(Dataset excerpt)

= = = = =

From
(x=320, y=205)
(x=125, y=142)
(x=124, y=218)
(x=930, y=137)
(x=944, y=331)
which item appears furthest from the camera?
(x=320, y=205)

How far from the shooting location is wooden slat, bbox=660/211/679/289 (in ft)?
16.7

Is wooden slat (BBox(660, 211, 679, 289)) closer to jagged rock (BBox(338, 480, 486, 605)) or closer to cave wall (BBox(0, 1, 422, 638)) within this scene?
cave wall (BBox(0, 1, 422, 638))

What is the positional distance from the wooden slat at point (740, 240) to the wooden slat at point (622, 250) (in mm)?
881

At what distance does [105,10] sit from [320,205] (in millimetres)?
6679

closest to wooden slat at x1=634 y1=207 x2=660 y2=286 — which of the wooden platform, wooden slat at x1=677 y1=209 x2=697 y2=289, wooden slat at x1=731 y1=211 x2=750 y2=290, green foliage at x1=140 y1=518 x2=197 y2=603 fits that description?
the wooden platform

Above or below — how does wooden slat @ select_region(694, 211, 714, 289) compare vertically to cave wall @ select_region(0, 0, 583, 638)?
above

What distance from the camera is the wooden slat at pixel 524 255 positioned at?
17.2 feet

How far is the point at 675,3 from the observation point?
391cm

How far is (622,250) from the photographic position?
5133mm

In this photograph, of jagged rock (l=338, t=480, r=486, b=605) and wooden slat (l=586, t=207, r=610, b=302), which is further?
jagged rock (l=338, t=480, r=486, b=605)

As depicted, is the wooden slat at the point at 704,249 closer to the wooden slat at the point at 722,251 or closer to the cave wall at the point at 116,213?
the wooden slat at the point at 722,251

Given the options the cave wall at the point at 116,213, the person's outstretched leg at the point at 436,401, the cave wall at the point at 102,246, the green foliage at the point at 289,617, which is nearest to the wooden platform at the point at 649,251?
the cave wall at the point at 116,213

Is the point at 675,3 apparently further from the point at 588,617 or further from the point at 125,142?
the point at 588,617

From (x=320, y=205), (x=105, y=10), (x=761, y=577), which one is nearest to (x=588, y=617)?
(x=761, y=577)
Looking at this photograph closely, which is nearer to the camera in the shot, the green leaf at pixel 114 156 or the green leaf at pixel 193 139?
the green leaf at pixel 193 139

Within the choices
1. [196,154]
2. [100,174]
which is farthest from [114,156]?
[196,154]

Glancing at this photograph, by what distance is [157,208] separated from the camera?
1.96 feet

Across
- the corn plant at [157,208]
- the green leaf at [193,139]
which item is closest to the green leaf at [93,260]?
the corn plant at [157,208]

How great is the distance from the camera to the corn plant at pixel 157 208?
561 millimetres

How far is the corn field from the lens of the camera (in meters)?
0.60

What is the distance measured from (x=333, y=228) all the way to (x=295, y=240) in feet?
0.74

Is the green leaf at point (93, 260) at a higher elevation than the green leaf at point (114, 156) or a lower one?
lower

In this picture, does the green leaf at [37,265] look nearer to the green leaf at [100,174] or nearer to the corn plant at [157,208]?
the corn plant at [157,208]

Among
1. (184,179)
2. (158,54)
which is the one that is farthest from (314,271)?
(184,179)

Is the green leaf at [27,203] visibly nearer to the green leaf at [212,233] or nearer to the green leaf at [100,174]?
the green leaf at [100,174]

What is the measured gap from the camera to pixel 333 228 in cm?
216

= = = = =

* _Instructions for the task_
Render everything from the line containing "What is the measured" down to the end of the rows as a Markdown table with two columns, No. and Text, giving each line its number and leaving out blank lines.

* _Answer below_
| No. | Text |
|---|---|
| 1 | What is the measured gap from the camera to pixel 333 228 in cm? |
| 2 | 216 |